* **Objectif**: Renvoyez chaque ligne des enregistrements qui contient la chaîne « bbox ».
================================
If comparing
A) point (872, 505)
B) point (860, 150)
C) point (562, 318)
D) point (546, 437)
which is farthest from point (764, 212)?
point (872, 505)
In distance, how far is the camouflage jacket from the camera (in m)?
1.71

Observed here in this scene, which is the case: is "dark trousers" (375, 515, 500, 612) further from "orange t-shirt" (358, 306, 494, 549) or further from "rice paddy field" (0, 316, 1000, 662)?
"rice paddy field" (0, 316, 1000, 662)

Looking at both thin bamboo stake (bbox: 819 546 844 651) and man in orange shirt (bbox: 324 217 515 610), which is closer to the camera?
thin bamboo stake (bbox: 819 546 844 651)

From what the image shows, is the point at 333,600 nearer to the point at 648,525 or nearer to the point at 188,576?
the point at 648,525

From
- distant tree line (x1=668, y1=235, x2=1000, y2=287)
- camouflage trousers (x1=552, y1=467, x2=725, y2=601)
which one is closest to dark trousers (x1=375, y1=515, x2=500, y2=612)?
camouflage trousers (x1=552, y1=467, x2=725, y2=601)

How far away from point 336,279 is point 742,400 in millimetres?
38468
================================
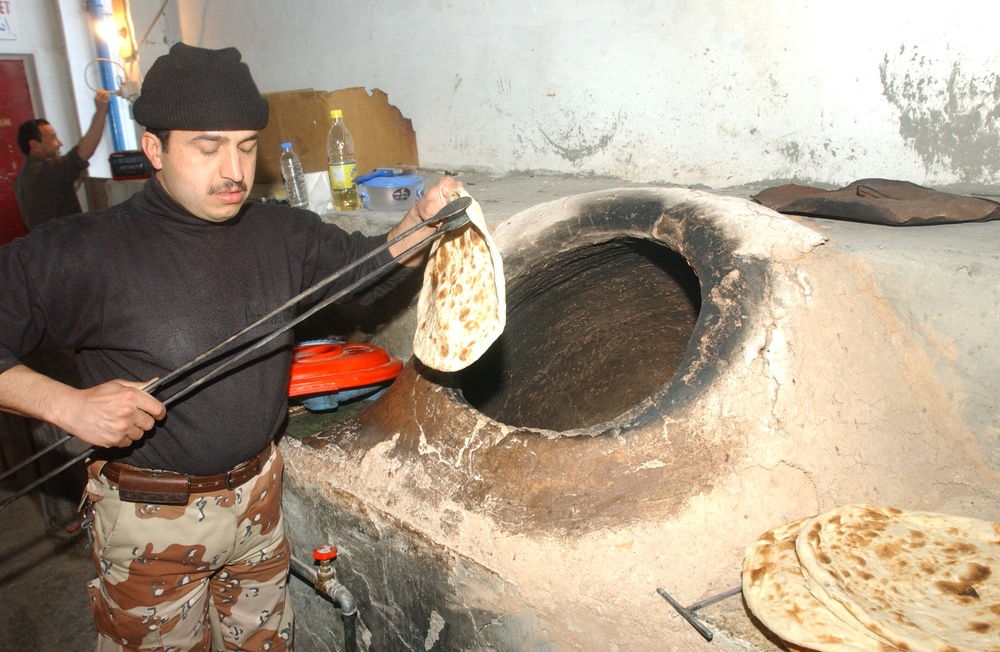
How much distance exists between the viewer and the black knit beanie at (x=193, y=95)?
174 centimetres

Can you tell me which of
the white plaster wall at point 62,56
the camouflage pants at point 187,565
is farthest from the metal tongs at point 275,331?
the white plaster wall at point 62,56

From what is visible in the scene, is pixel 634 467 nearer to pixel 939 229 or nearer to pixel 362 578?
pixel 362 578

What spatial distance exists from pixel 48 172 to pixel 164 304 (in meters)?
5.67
================================
* **Corrigé**:
Looking at both thin bamboo stake (bbox: 819 546 844 651) and man in orange shirt (bbox: 324 217 515 610), which is closer to the camera?
thin bamboo stake (bbox: 819 546 844 651)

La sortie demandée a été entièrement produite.